She just shrugged. “Or maybe he thinks he's one of the Five Emperors from the admiral's story.”

Bren laughed at this, but then something began nudging at his brain. The Five Emperors—why five? He felt like that number had come up in a significant way before. But where?

And then he remembered. Mr. Black, going on and on about some new book he was reading about China, remarking on the odd fact that the Chinese recorded five cardinal directions instead of four: north, south, east, west—and Earth.

Marco Polo would have known this. What if the paiza wasn't just a hidden map, but a hidden compass, too? If the center was Earth, Polo may have been recording the fact that he was seeing the plowman and the cloud maiden (the Lyre and Cygnus) along the horizon. If so, they could narrow down the island's possible locations considerably.

Bren started to run for the admiral, but then he stopped himself. He had made the admiral promise him his freedom in exchange for this information. That hardly seemed possible now. Should he strike a new bargain? For what? It seemed cowardly to go back to the admiral begging for fortune or the power he had tempted Bren with.

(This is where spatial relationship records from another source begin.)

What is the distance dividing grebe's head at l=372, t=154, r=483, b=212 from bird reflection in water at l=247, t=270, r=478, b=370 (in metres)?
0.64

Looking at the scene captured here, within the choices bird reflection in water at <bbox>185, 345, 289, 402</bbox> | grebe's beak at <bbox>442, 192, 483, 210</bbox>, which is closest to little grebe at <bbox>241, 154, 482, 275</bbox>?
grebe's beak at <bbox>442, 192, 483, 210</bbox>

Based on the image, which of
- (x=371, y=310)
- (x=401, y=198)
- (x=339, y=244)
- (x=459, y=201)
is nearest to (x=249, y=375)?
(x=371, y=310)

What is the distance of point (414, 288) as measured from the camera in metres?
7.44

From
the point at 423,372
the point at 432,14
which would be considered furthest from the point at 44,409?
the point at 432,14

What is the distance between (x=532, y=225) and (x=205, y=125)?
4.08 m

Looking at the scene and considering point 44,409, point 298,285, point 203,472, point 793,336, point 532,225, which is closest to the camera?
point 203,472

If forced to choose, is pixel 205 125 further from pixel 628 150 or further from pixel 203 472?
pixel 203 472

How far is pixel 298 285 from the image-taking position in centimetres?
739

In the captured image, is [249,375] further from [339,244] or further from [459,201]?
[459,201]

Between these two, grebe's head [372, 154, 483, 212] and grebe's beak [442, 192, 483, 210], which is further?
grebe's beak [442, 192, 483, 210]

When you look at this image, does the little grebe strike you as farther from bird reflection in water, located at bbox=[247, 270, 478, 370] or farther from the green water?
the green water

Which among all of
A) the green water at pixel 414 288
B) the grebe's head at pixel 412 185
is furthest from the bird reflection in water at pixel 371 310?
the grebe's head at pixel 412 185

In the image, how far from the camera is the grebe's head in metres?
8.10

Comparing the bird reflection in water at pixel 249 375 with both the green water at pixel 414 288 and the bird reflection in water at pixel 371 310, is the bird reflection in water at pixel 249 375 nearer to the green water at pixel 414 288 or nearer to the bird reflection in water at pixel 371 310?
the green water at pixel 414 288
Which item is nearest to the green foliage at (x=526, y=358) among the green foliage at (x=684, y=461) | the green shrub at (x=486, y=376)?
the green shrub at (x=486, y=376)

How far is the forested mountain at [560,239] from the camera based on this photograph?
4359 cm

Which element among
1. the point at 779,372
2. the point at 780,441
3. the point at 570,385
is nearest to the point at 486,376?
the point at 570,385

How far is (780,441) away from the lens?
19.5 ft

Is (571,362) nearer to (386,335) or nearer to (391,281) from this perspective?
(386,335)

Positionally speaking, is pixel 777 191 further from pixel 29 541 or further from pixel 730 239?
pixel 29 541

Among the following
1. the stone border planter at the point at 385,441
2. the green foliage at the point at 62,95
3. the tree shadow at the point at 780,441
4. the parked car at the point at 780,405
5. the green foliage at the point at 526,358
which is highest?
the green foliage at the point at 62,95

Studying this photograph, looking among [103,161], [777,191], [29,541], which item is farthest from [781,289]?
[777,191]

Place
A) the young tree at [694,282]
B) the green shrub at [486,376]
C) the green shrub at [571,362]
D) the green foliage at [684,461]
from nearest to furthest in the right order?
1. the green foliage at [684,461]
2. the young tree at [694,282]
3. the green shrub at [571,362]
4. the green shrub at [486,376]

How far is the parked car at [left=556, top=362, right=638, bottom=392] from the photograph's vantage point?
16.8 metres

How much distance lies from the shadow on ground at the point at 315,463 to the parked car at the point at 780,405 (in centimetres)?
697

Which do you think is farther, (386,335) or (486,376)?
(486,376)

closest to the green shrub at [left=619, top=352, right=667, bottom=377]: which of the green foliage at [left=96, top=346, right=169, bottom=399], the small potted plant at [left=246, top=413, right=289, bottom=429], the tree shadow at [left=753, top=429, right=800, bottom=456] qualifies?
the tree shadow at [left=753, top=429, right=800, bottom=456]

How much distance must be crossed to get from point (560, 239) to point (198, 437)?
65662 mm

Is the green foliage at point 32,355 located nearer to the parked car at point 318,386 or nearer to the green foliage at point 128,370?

No, all he wanted now was to survive . . . and to make sure Mouse survived, even though he couldn't have honestly
said he knew what she really wanted. Was she with the admiral out of loyalty? The admiral had raised the specter of slavery. Could Mouse be his . . . no, he couldn't think of her like that. Regardless, their only chance of survival was to get where the admiral was determined to go, lest he sail them around the Indian Ocean until they all died.

He had to help him finish the map.

“So what's the rest of the story?”

The admiral looked at Bren. He was at the quarterdeck rail, and Bren had just come down from the poop deck. They had dropped anchor off the east coast of Madagascar, along the Tropic of Capricorn, to put the finishing touches on their map before proceeding.

“The rest of what story?”

“After Marco Polo deserted the girl on the island,” said Bren.

“Ah, that story,” said the admiral, staring off into the distance. “Well of course, Marco Polo was never able to return to her. He was imprisoned during the civil war between Venice and Genoa, and by the time he was released, the family fortune was gone. On his deathbed, he freed his Tatar slave, who repaid the kindness by going through his things and stealing what little money Polo had left, along with the paiza, though he didn't know it was really a treasure map. The slave ended up killed in the
Russian Wars, and the coin began its strange journey, until it ended up with Jacob Beenders, the man you found in the vomitorium.”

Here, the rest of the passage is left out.